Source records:

[Start]

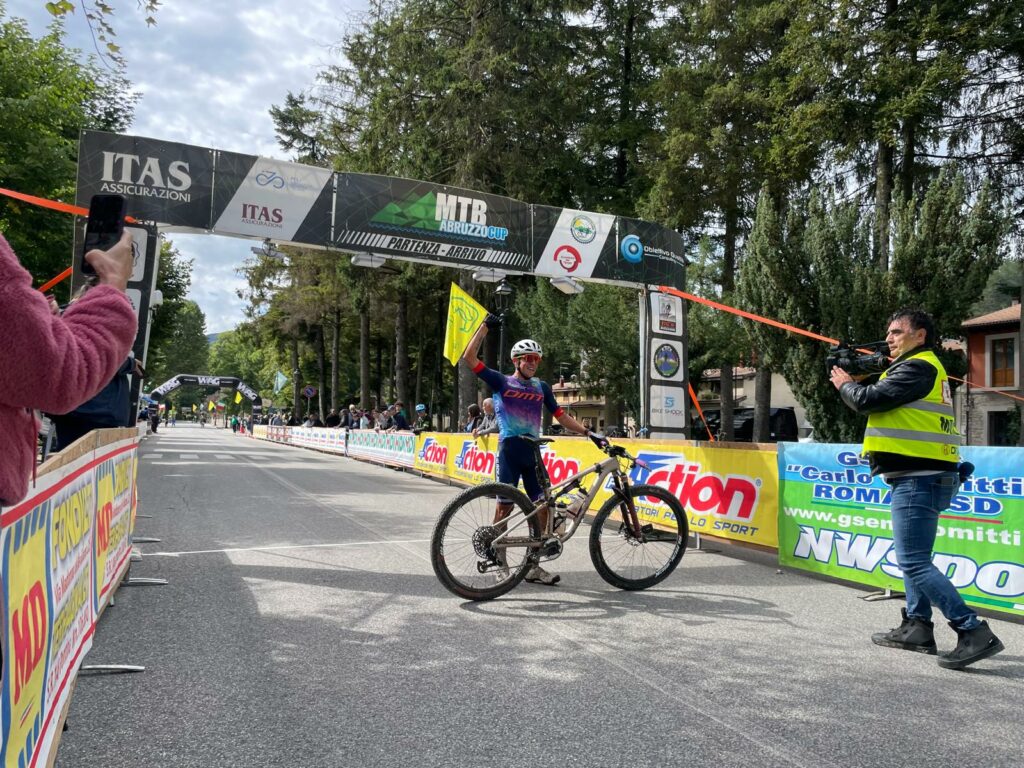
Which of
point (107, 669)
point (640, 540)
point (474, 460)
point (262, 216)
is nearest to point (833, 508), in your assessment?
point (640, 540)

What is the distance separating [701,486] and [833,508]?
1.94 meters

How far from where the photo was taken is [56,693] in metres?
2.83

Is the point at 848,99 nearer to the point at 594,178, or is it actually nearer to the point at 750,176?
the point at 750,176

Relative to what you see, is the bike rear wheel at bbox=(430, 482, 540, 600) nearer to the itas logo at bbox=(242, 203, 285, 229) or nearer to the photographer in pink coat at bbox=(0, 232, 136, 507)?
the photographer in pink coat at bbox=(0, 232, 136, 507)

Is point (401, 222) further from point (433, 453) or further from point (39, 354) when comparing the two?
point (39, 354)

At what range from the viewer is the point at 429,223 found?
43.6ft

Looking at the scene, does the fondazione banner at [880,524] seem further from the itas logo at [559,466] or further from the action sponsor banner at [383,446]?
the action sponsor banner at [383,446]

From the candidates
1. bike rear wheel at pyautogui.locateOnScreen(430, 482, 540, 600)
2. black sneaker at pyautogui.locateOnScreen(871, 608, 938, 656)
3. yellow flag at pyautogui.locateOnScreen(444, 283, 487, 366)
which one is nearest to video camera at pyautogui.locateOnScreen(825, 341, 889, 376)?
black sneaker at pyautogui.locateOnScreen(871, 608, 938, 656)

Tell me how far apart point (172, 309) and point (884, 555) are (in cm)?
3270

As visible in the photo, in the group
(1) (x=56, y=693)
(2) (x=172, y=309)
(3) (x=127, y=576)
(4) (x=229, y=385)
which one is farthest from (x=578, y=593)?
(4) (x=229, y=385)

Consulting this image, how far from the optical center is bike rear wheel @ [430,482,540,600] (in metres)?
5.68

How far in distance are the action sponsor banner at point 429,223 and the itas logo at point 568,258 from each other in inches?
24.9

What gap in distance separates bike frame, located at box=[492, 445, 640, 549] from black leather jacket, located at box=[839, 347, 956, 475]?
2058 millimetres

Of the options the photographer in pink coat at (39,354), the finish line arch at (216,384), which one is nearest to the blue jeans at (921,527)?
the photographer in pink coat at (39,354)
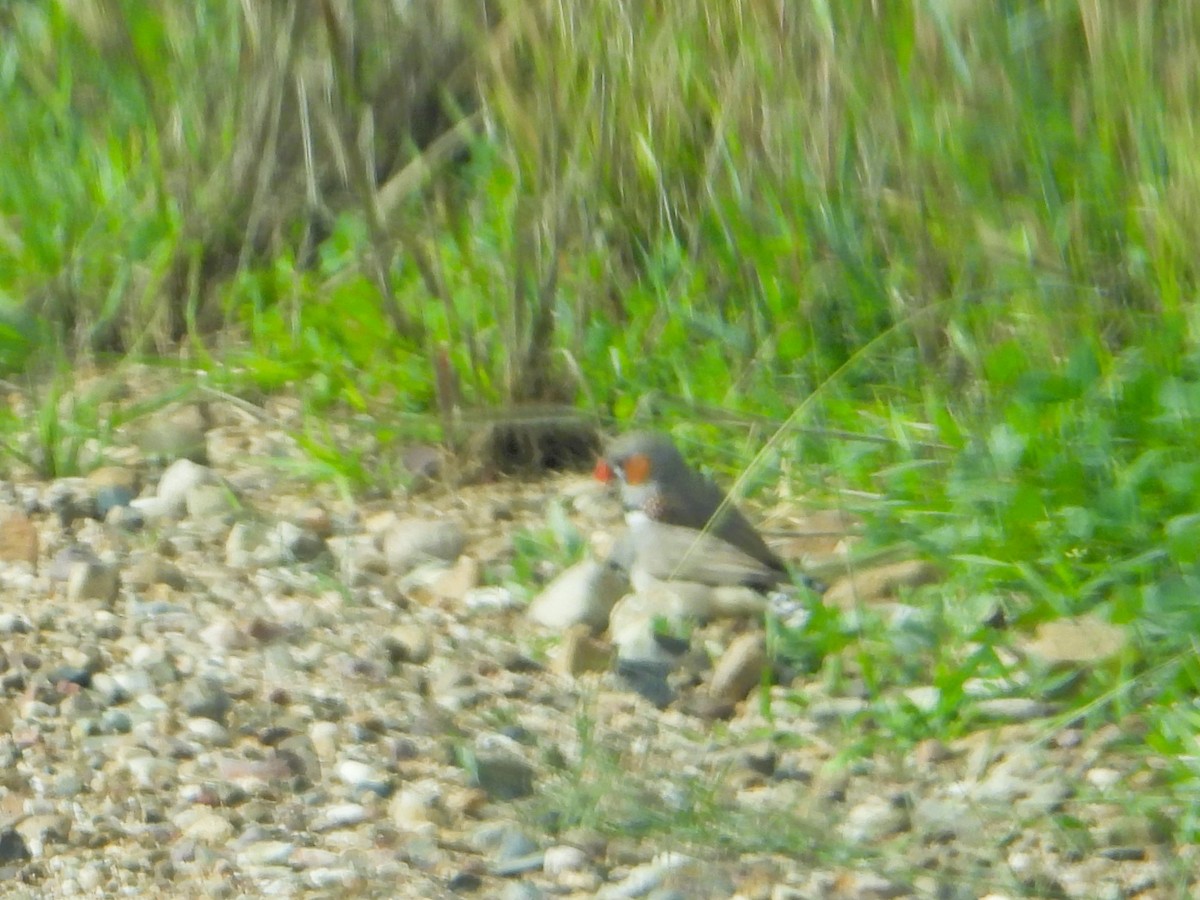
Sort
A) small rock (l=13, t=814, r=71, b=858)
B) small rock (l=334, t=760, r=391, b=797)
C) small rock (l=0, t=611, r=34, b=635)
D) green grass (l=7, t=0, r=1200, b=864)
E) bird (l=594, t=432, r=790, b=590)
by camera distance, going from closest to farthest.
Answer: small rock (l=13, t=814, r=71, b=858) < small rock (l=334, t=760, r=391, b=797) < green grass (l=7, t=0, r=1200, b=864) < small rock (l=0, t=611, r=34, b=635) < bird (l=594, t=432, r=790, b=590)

[End]

PROBLEM STATEMENT: Report each line in the rows above that contains the word "nearest".

REPLY TO THE EXERCISE:
is nearest to point (833, 508), in your assessment?
which one is nearest to video camera at pyautogui.locateOnScreen(825, 341, 889, 376)?
Of the options the photographer in pink coat at (39,354), the finish line arch at (216,384), which one is nearest to the blue jeans at (921,527)?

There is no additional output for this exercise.